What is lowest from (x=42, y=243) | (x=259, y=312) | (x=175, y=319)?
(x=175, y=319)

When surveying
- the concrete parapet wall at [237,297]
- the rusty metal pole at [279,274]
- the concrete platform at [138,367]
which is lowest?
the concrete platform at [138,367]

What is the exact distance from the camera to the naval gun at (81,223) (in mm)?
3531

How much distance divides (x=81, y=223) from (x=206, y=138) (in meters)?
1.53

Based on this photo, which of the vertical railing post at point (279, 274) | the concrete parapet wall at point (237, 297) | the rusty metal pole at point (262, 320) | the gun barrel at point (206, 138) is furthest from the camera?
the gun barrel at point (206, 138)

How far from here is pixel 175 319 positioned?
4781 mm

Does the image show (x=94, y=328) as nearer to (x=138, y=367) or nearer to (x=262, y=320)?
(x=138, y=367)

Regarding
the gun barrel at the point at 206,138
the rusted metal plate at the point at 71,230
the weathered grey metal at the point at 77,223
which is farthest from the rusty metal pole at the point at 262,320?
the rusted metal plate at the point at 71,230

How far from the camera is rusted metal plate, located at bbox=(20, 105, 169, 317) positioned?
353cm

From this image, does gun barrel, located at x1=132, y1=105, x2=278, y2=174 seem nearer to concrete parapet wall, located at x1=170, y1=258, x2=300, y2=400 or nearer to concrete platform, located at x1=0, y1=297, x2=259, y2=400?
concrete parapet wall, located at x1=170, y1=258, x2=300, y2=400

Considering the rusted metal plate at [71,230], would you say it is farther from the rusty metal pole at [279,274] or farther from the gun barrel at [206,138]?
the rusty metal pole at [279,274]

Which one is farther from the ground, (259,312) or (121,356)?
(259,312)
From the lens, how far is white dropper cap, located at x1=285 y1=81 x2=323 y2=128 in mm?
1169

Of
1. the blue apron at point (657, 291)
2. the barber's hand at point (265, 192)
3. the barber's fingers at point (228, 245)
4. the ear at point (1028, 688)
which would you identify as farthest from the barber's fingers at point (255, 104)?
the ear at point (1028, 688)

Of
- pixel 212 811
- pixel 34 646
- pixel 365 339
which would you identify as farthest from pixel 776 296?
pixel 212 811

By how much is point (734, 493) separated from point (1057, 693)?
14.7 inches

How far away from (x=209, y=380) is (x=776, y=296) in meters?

·····

■ OBJECTIVE:
Reproduce the entire listing above, line for line, without changing any wording, numbers, or punctuation.

■ OUTPUT OF THE EXERCISE:
What is lowest from (x=42, y=243) | (x=259, y=312) | (x=175, y=319)?
(x=175, y=319)

When surveying
- the concrete parapet wall at [237,297]
- the rusty metal pole at [279,274]
- the concrete platform at [138,367]
which is lowest?
the concrete platform at [138,367]

What is the exact distance from the camera to the naval gun at (81,223) (in mm)?
3531

How much distance divides (x=81, y=223) from (x=206, y=138) (in meters)?
1.53

Based on this photo, which of the vertical railing post at point (279, 274) | the concrete parapet wall at point (237, 297) | the rusty metal pole at point (262, 320) | the gun barrel at point (206, 138) is furthest from the camera?
the gun barrel at point (206, 138)

How far from here is pixel 175 319 positioned?
4781 mm

Does the image show (x=94, y=328) as nearer to (x=138, y=367) or nearer to (x=262, y=320)?
(x=138, y=367)

Regarding
the gun barrel at the point at 206,138
the rusted metal plate at the point at 71,230
the weathered grey metal at the point at 77,223
which is farthest from the rusty metal pole at the point at 262,320?
the rusted metal plate at the point at 71,230

How far from the camera is rusted metal plate, located at bbox=(20, 105, 169, 317) positioned?
353cm

From this image, does gun barrel, located at x1=132, y1=105, x2=278, y2=174 seem nearer to concrete parapet wall, located at x1=170, y1=258, x2=300, y2=400 or nearer to concrete platform, located at x1=0, y1=297, x2=259, y2=400?
concrete parapet wall, located at x1=170, y1=258, x2=300, y2=400

Considering the rusted metal plate at [71,230], would you say it is farther from the rusty metal pole at [279,274] or farther from the gun barrel at [206,138]?
the rusty metal pole at [279,274]

Which one is farther from the ground, (259,312) or (121,356)?
(259,312)
From the lens, how far is white dropper cap, located at x1=285 y1=81 x2=323 y2=128 in mm?
1169

Of
1. the blue apron at point (657, 291)
2. the barber's hand at point (265, 192)
3. the barber's fingers at point (228, 245)
4. the ear at point (1028, 688)
which would you identify as farthest from the barber's fingers at point (255, 104)?
the ear at point (1028, 688)

Of
- pixel 212 811
- pixel 34 646
- pixel 365 339
which would you identify as farthest from pixel 776 296?
pixel 212 811

By how much is point (734, 493) separated from point (1057, 693)?
14.7 inches

How far away from (x=209, y=380) is (x=776, y=296) in meters?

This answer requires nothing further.